GeoPandas supports a wide range of spatial operations, including joins, dissolves, and overlays, making it a viable alternative for many standard geoprocessing tasks.

Shapely and Fiona

For more granular control, you can combine Shapely and Fiona. Shapely handles geometric operations, while Fiona reads and writes vector data. This approach gives you a more modular and flexible setup, though it requires a bit more coding:


from shapely.geometry import Point
from fiona import collection

# Create a point and buffer it
point = Point(1, 1)
buffered = point.buffer(100)

# Save to a shapefile
schema = {'geometry': 'Polygon', 'properties': {}}
with collection("buffered_point.shp", "w", "ESRI Shapefile", schema) as output:
    output.write({'geometry': buffered.wkt, 'properties': {}})

These tools allow for more customizable workflows and can be integrated into a variety of applications, including web apps, server-side processing, and batch jobs on remote servers.

Comparing Results

When using different tools for the same tasks, it's crucial to ensure that the results are consistent and accurate. A common approach is to perform the same operation in both ArcPy and an open-source library, then compare the outputs.

For example, after buffering points in both ArcPy and GeoPandas, you can compare the results by checking the area of the resulting polygons or by overlaying the outputs in a GIS application and visually inspecting them.


# Example comparison of buffer areas
arcpy_area = arcpy.Describe("buffered_points.shp").area
gpd_area = buffered_points.geometry.area.sum()

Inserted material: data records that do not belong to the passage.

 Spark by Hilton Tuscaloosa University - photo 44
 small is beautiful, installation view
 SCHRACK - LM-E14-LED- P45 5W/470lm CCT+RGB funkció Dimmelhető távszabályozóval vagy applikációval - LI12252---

print(f"ArcPy area: {arcpy_area}, GeoPandas area: {gpd_area}")

You can also use specific metrics like intersection over union (IoU) for spatial comparisons, or you can check the attribute tables to ensure the same features were retained or joined correctly. This helps ensure that the results are consistent and accurate. Over time, your confidence in the results will increase, but it's still important to use common sense to evaluate the quality of outputs.

Conclusion

ArcPy is a powerful tool, and for many GIS professionals, it’s the default option for spatial analysis. However, as we've seen, there are robust open-source alternatives that can handle many of the same tasks, often with fewer dependencies and more flexibility in terms of deployment.

Whether you're looking to build lightweight web apps, run scripts on a server, or just explore what’s possible outside of ArcGIS Pro, tools like GeoPandas, Shapely, and Fiona offer powerful geospatial capabilities that are worth considering. The best tool is the one you have with you, and with these open-source libraries, you can have a pretty powerful toolbox wherever you go.